Saved data entries:
[start]
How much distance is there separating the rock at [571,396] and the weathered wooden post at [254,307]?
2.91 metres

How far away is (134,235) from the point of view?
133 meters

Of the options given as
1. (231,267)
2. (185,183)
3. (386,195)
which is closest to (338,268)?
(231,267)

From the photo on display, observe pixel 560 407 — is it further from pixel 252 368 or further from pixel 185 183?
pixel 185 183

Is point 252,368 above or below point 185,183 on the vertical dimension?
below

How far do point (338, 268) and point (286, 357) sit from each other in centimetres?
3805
[end]
Stated task >>
Copy all of the records above word for word, keeping every line in its original order.

Completed exercise >>
How much distance is there separating the rock at [571,396] and the weathered wooden post at [254,307]?
2.91 metres

How far away is (134,235) from the point of view?
133 meters

Of the options given as
1. (231,267)
2. (185,183)
3. (386,195)
which is closest to (338,268)?
(231,267)

From the photo on display, observe pixel 560 407 — is it further from pixel 252 368 or further from pixel 185 183?
pixel 185 183

Is point 252,368 above or below point 185,183 on the vertical dimension?
below

How far do point (338, 268) and point (286, 357) sit from each other in centimetres?
3805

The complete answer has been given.